■ Source material
=-=-=-=-=
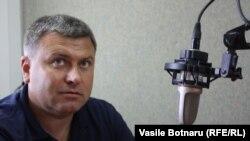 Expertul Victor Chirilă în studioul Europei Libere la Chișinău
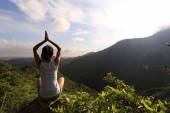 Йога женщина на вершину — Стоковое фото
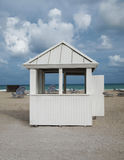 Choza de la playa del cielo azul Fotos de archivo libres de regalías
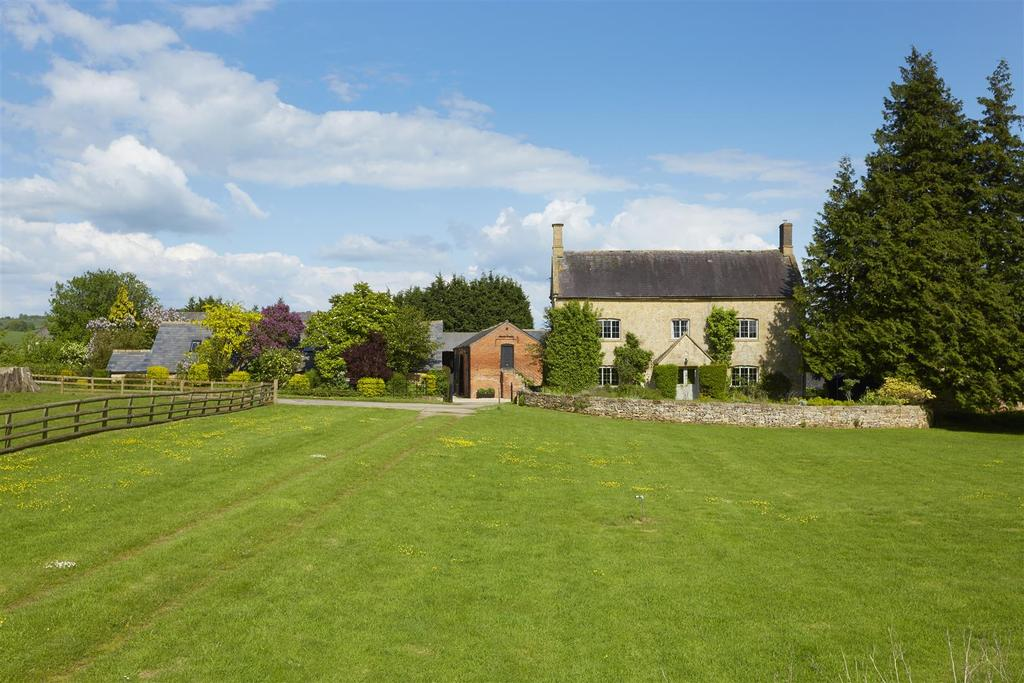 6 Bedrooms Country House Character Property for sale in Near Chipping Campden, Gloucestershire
=-=-=-=-=
■ Exercise description
Restate all of the material above word for word. Pictures do not belong in it.

■ Answer box
 Expertul Victor Chirilă în studioul Europei Libere la Chișinău
 Йога женщина на вершину — Стоковое фото
 Choza de la playa del cielo azul Fotos de archivo libres de regalías
 6 Bedrooms Country House Character Property for sale in Near Chipping Campden, Gloucestershire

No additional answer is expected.